Nach dem Zweiten Weltkrieg bleibt der von den Nazis geschaffene neue Ortsname bestehen. Und auch die frühere Villa Hausmann behält ihre angestammte Funktion als Ferienhaus. Nach jüdischen Akademikern und NS-Schauspielern verbringen - nach einem kurzen Intermezzo als sowjetisches Lazarett - jetzt DDR-Bürger ihren Urlaub im "Kurt-Bürger-Erholungsheim" des "Freien Deutschen Gewerkschaftsbundes" (FDGB). Unter gewandelten politischen Vorzeichen bleibt auch das Unrecht, das den ursprünglichen Besitzern angetan wurde, bestehen: "Erst haben es die Nazis enteignet, dann haben es die Russen enteignet, dann hat es die DDR enteignet. Enteignet worden ist das Haus doch laufend", so Christian Mothes vor einigen Jahren gegenüber dem NDR.

Er betreibt ein Hotel in Kühlungsborn. In den 1980er-Jahren arbeitete er als Oberkellner in der "Baltic". Seine Erinnerungen an diese Zeit sind voller Anekdoten und kritischer Anmerkungen zum Umgang der DDR mit der Vergangenheit der Villa: "Die Leute haben nach der Geschichte des Hauses gefragt. Aber das mit den mehrfachen Enteignungen konnte man zu dieser Zeit natürlich nicht sagen.

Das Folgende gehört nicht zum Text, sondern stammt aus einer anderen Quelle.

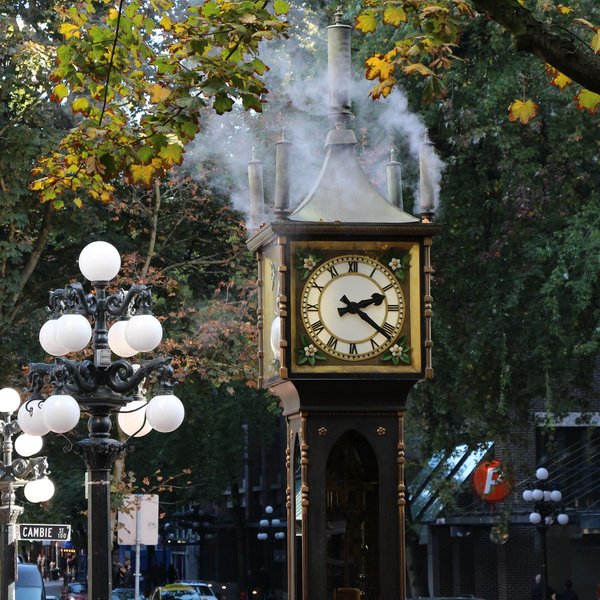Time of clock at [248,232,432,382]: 2:21
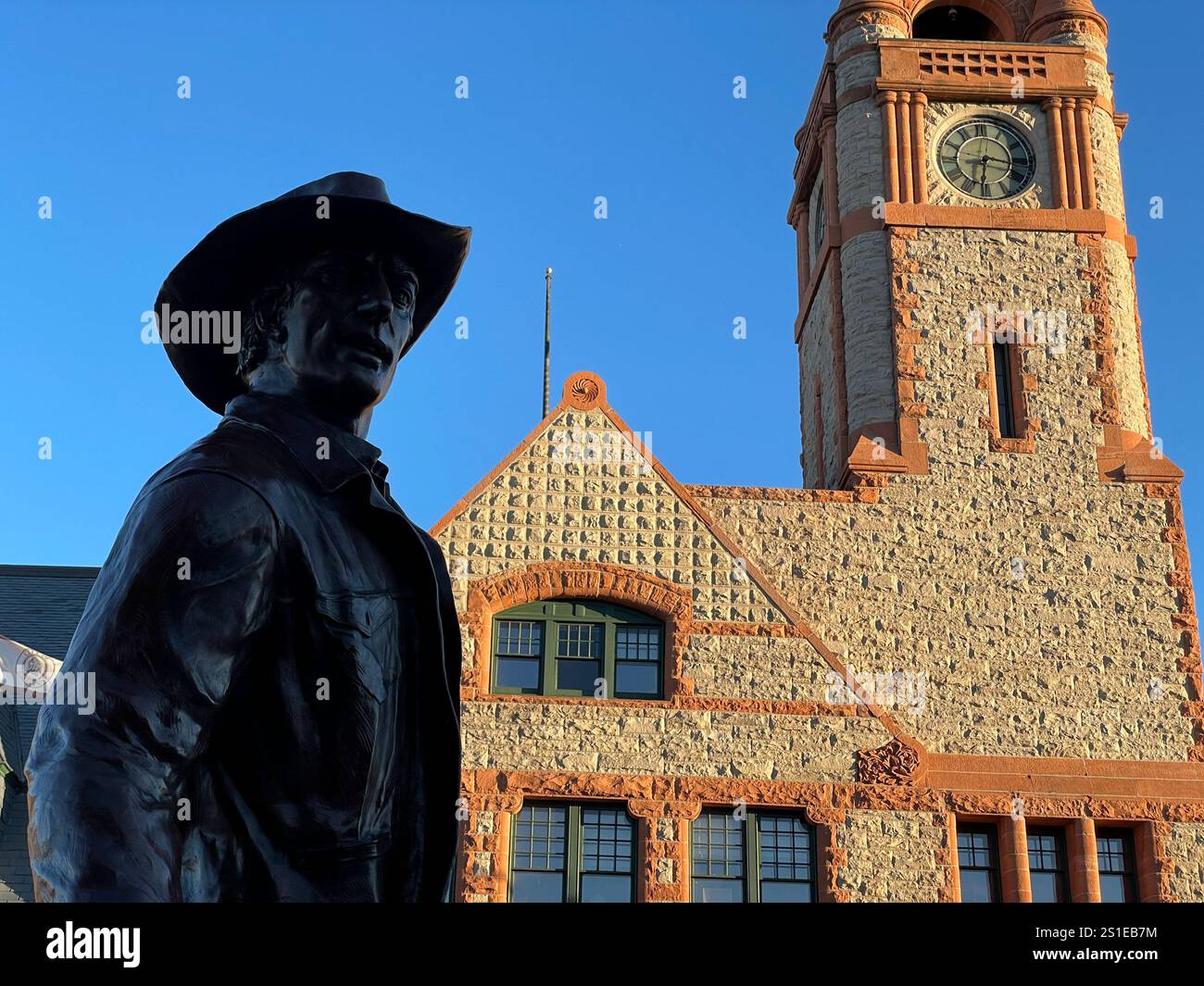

Nur die Nazis haben das gemacht, die Kommunisten haben das doch nicht getan. Die haben das doch dem Volk übergeben."

Lange Schlangen für Schweinesteaks für 3,75 Mark

Das Volk kam jedenfalls tatsächlich in Scharen: Auf der Marmortreppe habe sich jeden Tag eine lange Schlange gebildet, so Mothes. Dank staatlich festgelegter Preise für Essen und Trinken sei der Restaurantbesuch erschwinglich gewesen: "Es gab Steaks für 3,75 Mark, Soljanka für 1,65 Mark, Kännchen Kaffee für 1,98 Mark und Schokotorte für 1,45 Mark." Während der Wendezeit muss der FDGB wegen ausbleibender staatlicher Gelder Insolvenz anmelden. Die Villa schließt - und Mothes verliert seinen Job: "Wir haben noch eine Mahnwache gemacht, haben um unsere Arbeitsplätze gekämpft, obwohl wir wussten, das bringt alles gar nichts mehr."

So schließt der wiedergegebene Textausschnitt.